### [WHAT TO WORK ON]
Set down exactly the lines from the first line of the records through the line that contains "Wholesale cheap pu", and leave every picture out.

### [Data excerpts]
------------------------------

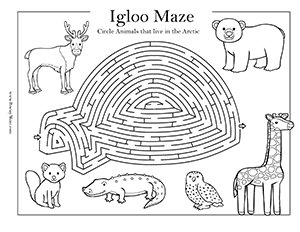 Winter Mazes & Activity Pages - Brainy Maze
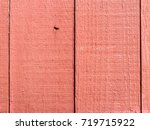 close up detail of a rustic red ... | Shutterstock . vector #719715922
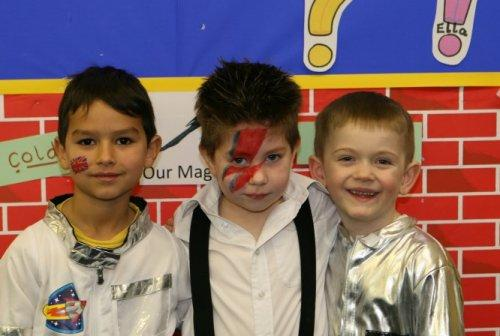 Famous Britons Day at Neston Primary School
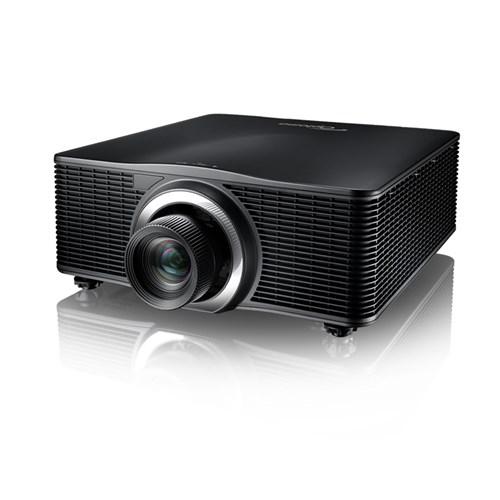 Optoma, ZU750, WUXGA, 7500, Lumens, Professional, Installation, Laser, Projector, (No, Lens),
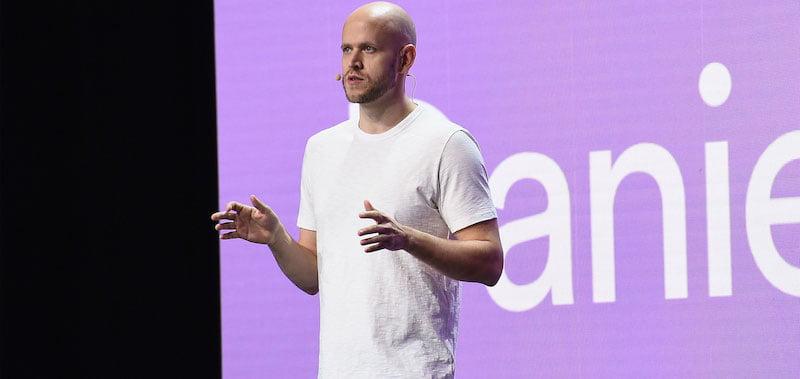 Daniel Ek addresses delegates to Spotify's March 2018 investor day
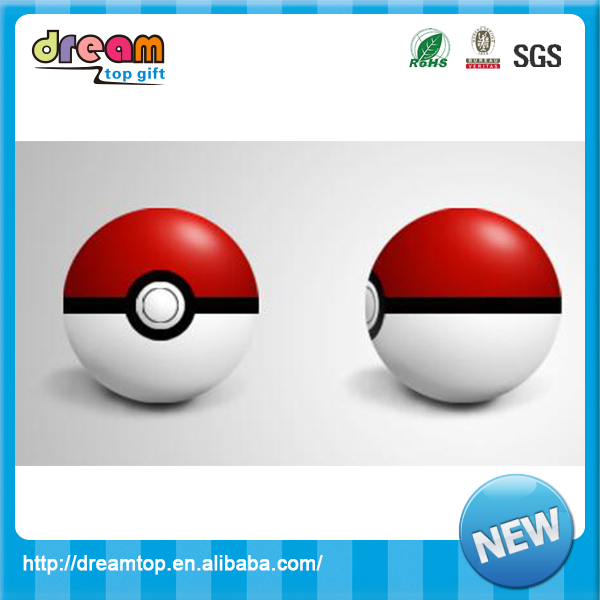 Wholesale cheap pu pokeball stress ball funny stress relief toy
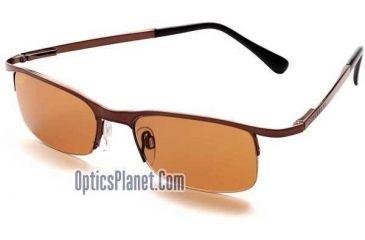 Serengeti Rx Prescription Alassio Sunglasses, 67961, 67971, 6 Base Metal Frame, Drivers Lenses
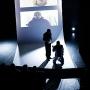 «Гробница малыша Тутанхамона», спектакль (18+)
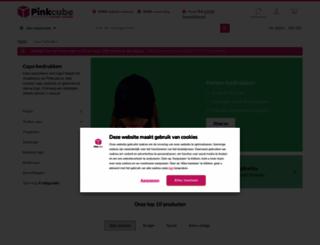 capcenter.nl screenshot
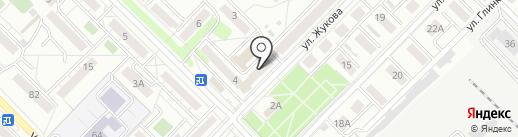 Baza на карте Иркутска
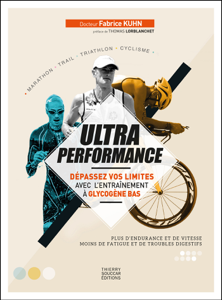 Ultra performance La couverture du livre martien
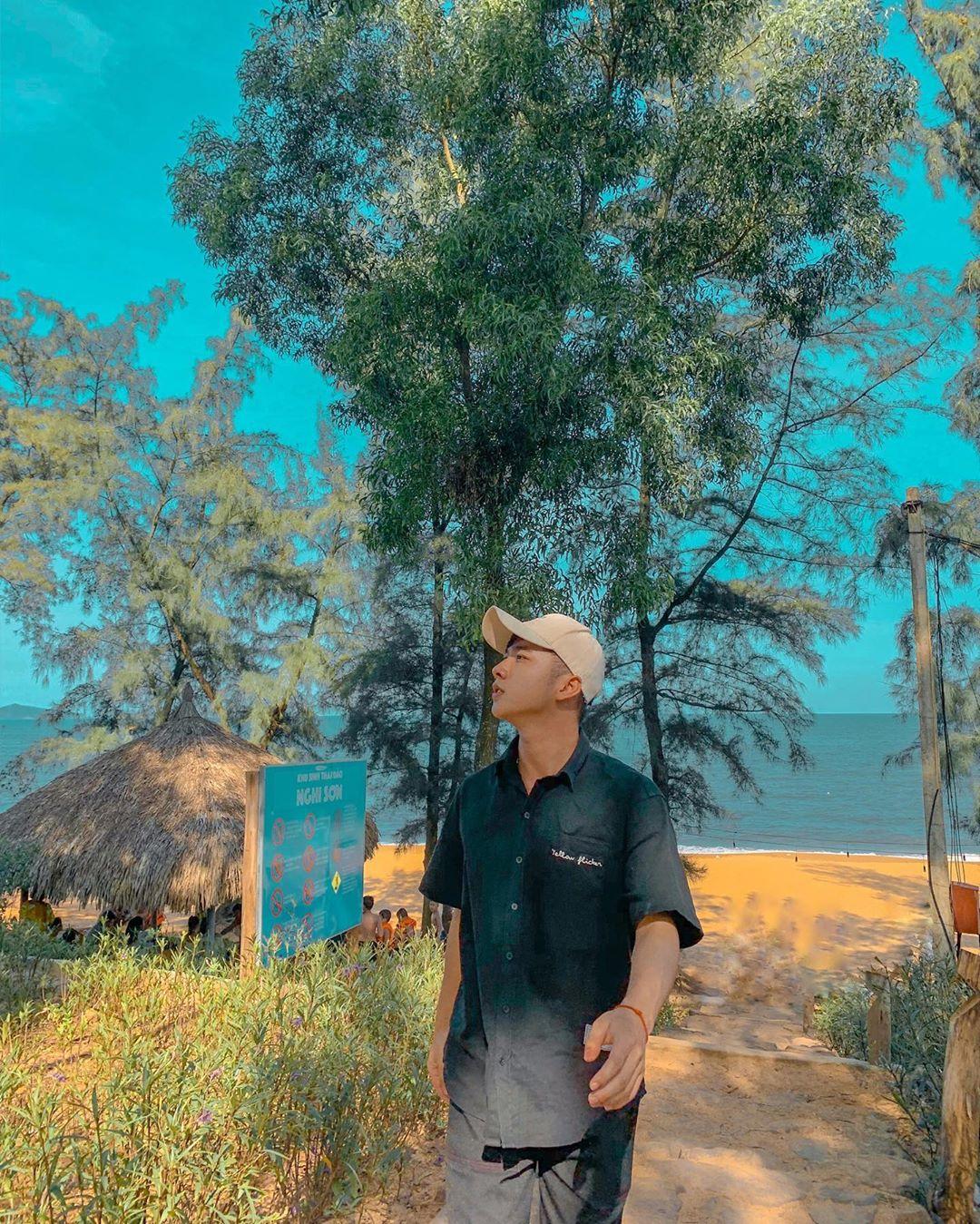 Nghi Sơn Eco Island 2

------------------------------

### [COMPLETED EXERCISE]
 Winter Mazes & Activity Pages - Brainy Maze
 close up detail of a rustic red ... | Shutterstock . vector #719715922
 Famous Britons Day at Neston Primary School
 Optoma, ZU750, WUXGA, 7500, Lumens, Professional, Installation, Laser, Projector, (No, Lens),
 Daniel Ek addresses delegates to Spotify's March 2018 investor day
 Wholesale cheap pu pokeball stress ball funny stress relief toy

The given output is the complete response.